The strength of the study is that, to the best of our knowledge, it is the randomised controlled trial comparing mini-SLEt and CLAu with the longest follow-up time. The lack of serial documentation with fluorescein staining is a limitation of the study, it might have helped us understand the speed at which the epithelium is growing from the transplants. The lack of the full trial protocol published in a scientific journal is a methodology limitation of the present study. Nevertheless, a copy of the original protocol can be accessed as supplemental material to reduce the risk of publication bias.

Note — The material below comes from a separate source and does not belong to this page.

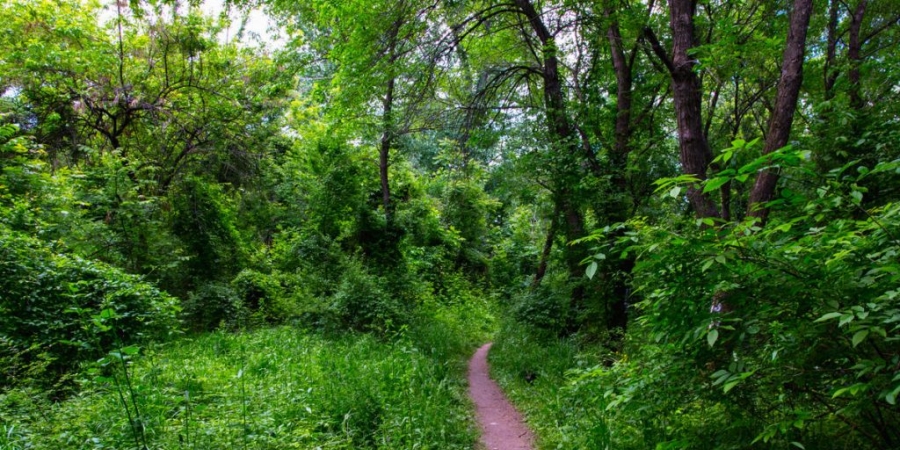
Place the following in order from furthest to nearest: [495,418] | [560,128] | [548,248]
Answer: [548,248] < [560,128] < [495,418]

The continuous search for the best surgical technique with the lowest recurrence rate idea gave rise to this clinical trial in which the recurrence rate of CLAu and mini-SLET were compared. Our study contributes to the current knowledge of SLET and its applications in ocular surface pathology, but future clinical trials comparing three groups: (1) AM layer, (2) AM layers and () CLAu are necessary to assess the efficacy of mini-SLET.

In conclusion, the surgical results observed in this study of primary pterygium excision followed by CLAu or mini-SLET showed a higher rate of recurrence with the mini-SLET technique, these results are comparable to those obtained in the literature with the use of AM alone.